I enjoy shopping at Target. It is one of my vices (along with reading my weekly smut, a.k.a., US Weekly and circling all the things in Vogue I want but would never wear) because I can roam the store and find nearly a dozen reasons why I need everything in there. I was in there today, and instead of buying the store, I managed to pull one of my patented fake-out moves instead.
In law school, I never spoke up unless I knew exactly what I was talking about and that I was 100% sure I had the right answer. Because of this, I would concentrate my attention fully on some obscure law because I knew I would end up being the only one volunteering during class. This led people to believe I was actually much smarter than I was, and the fake-out move saved me from being called on in the future.
I also use this fake-out move in every day life; today, for instance, in Target. I was wandering down the aisle, when an old man kindly moved out of my way so I could get to the Tylenol. He smiled and said, "I'll let you go, even though I normally wouldn't do it for a Yankees fan." I, of course, was wearing Jeremy's Yankee hat.

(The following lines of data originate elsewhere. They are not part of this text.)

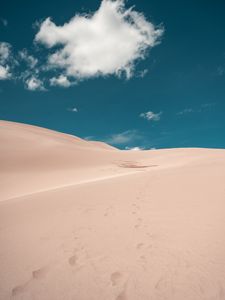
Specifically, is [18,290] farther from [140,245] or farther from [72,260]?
[140,245]

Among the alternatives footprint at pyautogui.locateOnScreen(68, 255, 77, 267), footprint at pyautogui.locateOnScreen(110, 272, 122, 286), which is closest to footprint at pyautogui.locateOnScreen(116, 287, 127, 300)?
footprint at pyautogui.locateOnScreen(110, 272, 122, 286)

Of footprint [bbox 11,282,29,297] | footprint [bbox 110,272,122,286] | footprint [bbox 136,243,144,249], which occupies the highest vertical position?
footprint [bbox 136,243,144,249]

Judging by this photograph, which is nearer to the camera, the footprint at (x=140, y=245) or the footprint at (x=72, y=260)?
the footprint at (x=72, y=260)

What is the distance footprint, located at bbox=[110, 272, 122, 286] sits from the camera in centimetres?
242

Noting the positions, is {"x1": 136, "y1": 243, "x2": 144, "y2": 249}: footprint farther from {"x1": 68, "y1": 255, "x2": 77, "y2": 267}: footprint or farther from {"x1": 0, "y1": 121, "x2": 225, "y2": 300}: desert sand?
{"x1": 68, "y1": 255, "x2": 77, "y2": 267}: footprint

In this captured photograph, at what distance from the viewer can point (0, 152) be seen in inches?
645

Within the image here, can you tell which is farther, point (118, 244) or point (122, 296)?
point (118, 244)

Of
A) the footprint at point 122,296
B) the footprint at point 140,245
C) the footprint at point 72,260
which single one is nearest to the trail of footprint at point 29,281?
the footprint at point 72,260

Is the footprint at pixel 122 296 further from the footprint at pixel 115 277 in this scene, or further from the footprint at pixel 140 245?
the footprint at pixel 140 245

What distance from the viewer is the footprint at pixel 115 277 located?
2.42 m

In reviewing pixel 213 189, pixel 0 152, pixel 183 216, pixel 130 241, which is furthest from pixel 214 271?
pixel 0 152

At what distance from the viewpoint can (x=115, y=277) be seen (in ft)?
8.22

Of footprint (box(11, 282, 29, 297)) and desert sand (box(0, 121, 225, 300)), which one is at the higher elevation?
desert sand (box(0, 121, 225, 300))

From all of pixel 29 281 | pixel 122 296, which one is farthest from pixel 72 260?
pixel 122 296
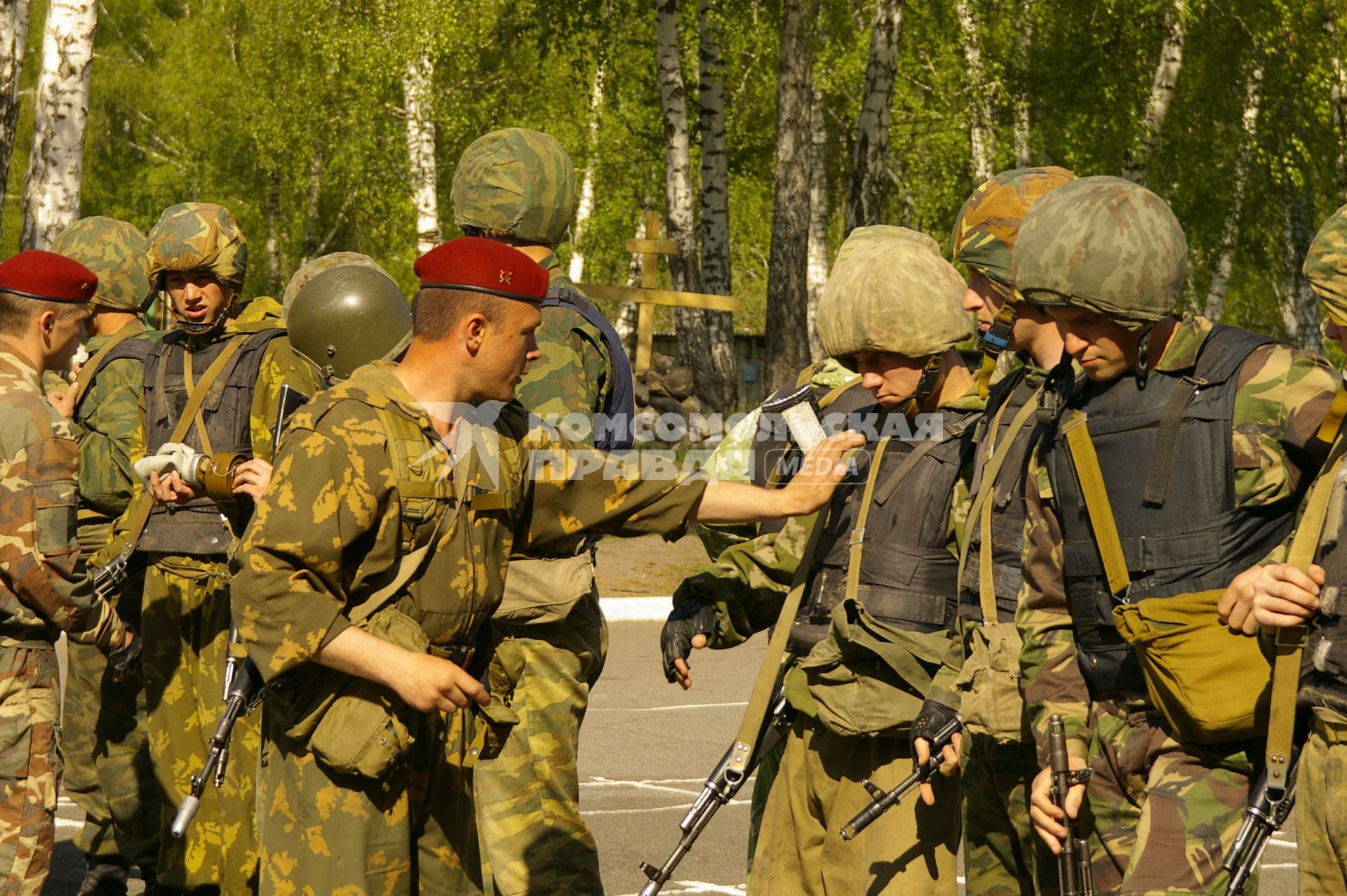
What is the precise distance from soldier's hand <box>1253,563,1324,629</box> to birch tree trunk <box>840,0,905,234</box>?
16.1 metres

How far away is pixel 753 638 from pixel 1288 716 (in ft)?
32.0

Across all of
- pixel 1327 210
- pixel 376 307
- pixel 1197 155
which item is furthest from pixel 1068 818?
pixel 1327 210

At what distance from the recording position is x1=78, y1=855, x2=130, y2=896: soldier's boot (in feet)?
22.1

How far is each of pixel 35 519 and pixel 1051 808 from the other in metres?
3.02

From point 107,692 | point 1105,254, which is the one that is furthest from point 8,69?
point 1105,254

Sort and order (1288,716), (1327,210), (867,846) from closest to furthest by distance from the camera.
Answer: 1. (1288,716)
2. (867,846)
3. (1327,210)

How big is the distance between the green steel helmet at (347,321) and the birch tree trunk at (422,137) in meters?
22.7

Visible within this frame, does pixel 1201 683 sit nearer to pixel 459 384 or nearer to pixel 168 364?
pixel 459 384

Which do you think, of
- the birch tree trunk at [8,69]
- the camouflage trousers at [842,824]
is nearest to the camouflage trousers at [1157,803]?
the camouflage trousers at [842,824]

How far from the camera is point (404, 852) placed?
3965 mm

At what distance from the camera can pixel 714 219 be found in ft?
70.6

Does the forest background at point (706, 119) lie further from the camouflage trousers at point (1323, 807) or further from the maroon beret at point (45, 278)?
the camouflage trousers at point (1323, 807)

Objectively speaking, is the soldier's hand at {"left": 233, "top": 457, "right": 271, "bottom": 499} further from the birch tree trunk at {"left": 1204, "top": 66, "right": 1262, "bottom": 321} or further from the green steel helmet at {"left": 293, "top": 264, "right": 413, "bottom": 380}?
the birch tree trunk at {"left": 1204, "top": 66, "right": 1262, "bottom": 321}

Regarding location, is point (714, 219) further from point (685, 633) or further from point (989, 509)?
point (989, 509)
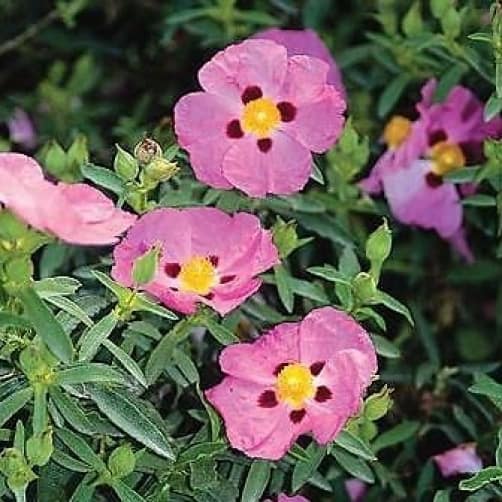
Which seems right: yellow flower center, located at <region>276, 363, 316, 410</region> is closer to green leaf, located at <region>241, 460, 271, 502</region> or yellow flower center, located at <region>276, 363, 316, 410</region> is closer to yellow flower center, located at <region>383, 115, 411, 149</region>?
green leaf, located at <region>241, 460, 271, 502</region>

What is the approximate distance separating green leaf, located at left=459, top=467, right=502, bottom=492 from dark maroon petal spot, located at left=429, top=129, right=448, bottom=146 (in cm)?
61

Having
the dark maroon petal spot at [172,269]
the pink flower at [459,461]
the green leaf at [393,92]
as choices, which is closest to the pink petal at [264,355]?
the dark maroon petal spot at [172,269]

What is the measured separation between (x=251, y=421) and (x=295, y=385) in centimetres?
6

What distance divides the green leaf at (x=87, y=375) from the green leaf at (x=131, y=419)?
47mm

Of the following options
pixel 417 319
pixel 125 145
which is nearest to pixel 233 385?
pixel 417 319

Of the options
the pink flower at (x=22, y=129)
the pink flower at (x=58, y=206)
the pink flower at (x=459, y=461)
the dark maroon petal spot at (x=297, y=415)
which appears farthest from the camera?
the pink flower at (x=22, y=129)

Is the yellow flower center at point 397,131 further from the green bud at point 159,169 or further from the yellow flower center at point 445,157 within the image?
the green bud at point 159,169

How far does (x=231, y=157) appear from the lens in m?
1.47

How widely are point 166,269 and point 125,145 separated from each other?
27.9 inches

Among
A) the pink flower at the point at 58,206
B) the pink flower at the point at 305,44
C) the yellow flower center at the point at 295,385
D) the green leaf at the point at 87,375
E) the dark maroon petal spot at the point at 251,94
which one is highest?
the pink flower at the point at 58,206

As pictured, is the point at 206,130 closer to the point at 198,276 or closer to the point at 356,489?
the point at 198,276

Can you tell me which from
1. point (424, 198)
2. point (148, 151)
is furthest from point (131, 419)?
point (424, 198)

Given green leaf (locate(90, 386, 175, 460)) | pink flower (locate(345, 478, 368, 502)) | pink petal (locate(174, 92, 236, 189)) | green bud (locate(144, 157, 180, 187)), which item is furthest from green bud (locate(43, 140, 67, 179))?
pink flower (locate(345, 478, 368, 502))

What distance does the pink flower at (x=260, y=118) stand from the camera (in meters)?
1.46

For some reason or another, this old man took it upon himself to say "your Yankees aren't doing too well this year, are they?"
Now, I love sports. I also absolutely hate it when people wear hats of teams they know nothing about just because it's "fashionable." However, my knowledge of sports is limited to surface facts (i.e., the Yankees play in New York; the Mets do, too), and I almost panicked that I would appear to this man as one of those nit wit girls that wears Yankee hats because Derek Jeter looks hot in uniform.
I was saved because of my fake-out move and the fact that Jeremy is an atlas for sports information. He knows who hit the third homerun in the second game of the 18th World Series. He knows what size shoe Brett Favre wears and how fast Jerry Rice can run the mile. Seriously. Obscure, crazy stuff. When he talks sports, I tend to zone in on the less intricate details of sports news. Like, that the Yankees pitching is going down the shitter. Which I said to the old man.
The old man seemed impressed with me, and proceeded to talk to me further. The only other tidbit of knowledge I had pertaining to the Yankees had something to do with Roger Clements and the fact that he was getting a boatload of money, so I said "I don't think paying Roger Clements $1million a game will help."
I think the old man was in love with me at this point. Apparently, that was completely relevant to what we were talking about. Then, sadly, his wife pulled him to another aisle. He waved goodbye to me. We were kindred spirits at that point.
I'm not sure the fake-out move will help me on the bar, so off for more studying.